But Grassley appeared to dampen, if not dash, those hopes on Monday.
When asked if he would vote against a bill that he himself considered a good deal but that lacked broader Republican support, Grassley said: “It isn’t a good deal if I can’t sell my product to more Republicans.”
The comments prompted strong reaction from liberal leaders and websites.
“Sen. Grassley made it pretty clear that the Senate Finance Committee negotiations are a dead end if the goal is getting reform passed that will meet the president’s goals,” said Richard Kirsch, national campaign manager of Health Care for America Now, a coalition of liberal and labor groups.
“Other than himself, Enzi, Snowe and Collins, there’s no indication anyone in the Senate GOP will consider reforms at all in line with what the president and Democrats support.
“We’re making it really clear to Democrats in the Senate that this is a dead end and they need to move forward on legislation themselves with the goals that the president supports,” Kirsch said.
Senate Democratic leaders have floated a Sept. 15 deadline for Finance Committee negotiations, but leading Democrats on the panel have pushed back.
“We will be ready when we are ready,” Sen. Kent Conrad (D-N.D.), who is negotiating with Baucus and Grassley, said on “Fox News Sunday.” “We will not be bound by any deadline.”
Other than the Sept. 15 deadline, which Democratic aides have floated in the press, Senate Majority Leader Harry Reid (D-Nev.) has given little indication of how he will handle Baucus and Grassley next month.
The leader has voiced support for Obama’s proposal but has also backed Baucus by reminding the public of the difficulty of mustering 60 votes.
Grassley’s comments have stirred more concern among liberal activist leaders than front-page press reports that the Obama administration is backing away from the public option.

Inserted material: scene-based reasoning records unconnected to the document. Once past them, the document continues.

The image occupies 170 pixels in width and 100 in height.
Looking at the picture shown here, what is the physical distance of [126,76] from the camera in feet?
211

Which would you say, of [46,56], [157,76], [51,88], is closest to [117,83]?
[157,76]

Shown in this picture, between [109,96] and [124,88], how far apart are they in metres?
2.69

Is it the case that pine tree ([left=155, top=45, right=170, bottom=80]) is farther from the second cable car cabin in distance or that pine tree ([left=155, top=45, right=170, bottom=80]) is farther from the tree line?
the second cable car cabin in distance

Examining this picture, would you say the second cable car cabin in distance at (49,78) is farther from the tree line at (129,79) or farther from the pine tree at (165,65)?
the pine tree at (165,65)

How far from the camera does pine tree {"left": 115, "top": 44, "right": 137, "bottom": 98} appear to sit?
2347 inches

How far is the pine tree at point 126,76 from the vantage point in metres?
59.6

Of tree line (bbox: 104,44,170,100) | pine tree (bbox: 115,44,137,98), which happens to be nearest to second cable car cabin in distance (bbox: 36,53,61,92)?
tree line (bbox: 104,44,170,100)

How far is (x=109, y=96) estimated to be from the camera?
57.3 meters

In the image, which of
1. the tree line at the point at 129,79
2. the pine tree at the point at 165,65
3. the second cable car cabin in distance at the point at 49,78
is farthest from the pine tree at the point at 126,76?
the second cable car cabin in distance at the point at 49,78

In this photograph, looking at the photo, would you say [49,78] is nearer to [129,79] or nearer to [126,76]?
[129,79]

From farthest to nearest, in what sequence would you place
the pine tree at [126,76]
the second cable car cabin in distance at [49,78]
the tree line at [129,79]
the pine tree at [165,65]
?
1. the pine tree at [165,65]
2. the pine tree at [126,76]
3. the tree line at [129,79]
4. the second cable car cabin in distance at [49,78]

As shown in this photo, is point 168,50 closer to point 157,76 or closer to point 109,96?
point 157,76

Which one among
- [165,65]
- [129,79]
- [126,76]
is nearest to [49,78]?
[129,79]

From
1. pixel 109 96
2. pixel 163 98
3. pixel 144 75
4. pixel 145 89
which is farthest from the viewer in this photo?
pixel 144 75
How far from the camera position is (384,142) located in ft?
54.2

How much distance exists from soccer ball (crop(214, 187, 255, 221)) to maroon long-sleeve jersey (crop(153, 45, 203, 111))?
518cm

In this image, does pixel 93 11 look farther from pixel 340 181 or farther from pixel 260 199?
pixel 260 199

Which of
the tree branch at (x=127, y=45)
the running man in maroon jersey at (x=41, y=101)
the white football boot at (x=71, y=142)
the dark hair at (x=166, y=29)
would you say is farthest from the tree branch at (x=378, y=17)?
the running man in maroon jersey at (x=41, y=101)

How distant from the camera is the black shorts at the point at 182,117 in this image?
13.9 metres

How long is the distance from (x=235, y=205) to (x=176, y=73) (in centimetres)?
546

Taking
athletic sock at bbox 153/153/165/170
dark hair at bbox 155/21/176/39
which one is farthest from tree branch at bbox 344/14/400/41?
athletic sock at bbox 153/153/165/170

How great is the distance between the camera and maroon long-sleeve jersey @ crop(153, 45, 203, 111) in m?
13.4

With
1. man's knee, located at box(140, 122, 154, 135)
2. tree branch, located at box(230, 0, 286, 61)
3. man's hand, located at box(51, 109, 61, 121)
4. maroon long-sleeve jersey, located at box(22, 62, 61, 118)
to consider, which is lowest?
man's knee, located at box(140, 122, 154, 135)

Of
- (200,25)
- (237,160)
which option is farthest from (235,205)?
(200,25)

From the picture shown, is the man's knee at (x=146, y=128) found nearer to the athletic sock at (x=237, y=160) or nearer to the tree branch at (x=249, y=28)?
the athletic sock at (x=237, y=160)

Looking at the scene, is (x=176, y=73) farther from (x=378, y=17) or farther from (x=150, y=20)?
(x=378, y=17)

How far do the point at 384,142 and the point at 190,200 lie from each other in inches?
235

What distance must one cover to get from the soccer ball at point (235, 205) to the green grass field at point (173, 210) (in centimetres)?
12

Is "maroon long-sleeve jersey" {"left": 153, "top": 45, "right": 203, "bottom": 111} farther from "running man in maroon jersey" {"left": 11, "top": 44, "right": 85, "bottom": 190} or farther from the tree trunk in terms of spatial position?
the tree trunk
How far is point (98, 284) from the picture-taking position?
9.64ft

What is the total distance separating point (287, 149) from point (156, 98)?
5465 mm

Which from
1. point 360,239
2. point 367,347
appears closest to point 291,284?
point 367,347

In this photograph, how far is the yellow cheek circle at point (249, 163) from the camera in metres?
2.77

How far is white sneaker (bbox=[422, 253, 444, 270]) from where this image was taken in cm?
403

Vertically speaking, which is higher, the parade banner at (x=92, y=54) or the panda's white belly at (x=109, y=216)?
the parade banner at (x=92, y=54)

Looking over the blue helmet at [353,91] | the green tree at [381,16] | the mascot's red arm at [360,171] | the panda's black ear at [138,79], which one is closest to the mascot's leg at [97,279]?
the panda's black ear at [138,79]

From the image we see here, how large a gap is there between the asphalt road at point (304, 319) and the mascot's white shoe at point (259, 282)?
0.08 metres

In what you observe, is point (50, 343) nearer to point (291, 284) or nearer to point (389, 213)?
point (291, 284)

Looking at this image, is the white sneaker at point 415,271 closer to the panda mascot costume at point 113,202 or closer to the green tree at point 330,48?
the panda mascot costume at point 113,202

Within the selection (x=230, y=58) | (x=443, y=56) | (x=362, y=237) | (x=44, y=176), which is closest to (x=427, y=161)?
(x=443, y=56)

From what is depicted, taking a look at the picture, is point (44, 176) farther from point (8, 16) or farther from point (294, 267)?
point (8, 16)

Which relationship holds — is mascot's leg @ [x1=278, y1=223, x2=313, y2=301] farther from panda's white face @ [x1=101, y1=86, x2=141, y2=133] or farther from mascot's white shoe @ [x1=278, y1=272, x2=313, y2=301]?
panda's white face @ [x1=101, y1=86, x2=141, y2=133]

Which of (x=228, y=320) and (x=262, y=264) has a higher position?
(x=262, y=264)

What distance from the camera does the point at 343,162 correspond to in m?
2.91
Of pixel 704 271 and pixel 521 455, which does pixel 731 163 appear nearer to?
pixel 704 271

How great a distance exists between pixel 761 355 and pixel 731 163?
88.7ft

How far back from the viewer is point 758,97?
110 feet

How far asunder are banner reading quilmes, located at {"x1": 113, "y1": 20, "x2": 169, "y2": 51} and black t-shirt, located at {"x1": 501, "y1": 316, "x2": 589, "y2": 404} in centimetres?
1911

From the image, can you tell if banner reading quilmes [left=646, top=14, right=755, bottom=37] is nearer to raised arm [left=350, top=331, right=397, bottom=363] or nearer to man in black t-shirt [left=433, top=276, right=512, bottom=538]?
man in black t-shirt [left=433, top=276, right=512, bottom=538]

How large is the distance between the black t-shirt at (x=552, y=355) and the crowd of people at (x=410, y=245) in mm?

Liberal strategists dismissed media reports as overblown in a slow news month.
“I don’t think anything’s changed,” said Mike Lux, CEO of Progressive Strategies.
Kirsch of Health Care for America Now said: “There was no real news.
“No real change in their position,” he said in reference to the administration.
A contributing editor on Daily Kos, a leading liberal blog, wrote: “On Sunday, media outlets tripped over themselves to declare the death of the public option after [Secretary of Health and Human Services] Kathleen Sebelius told CNN’s John King that a public option is ‘not the essential element’ of healthcare reform.
“In chasing the Sebelius comments, those very same media outlets ignored [White House press secretary] Robert Gibbs’ appearance on CBS’ ‘Face the Nation’ in which he both defended the public option and reiterated the president’s support for it.”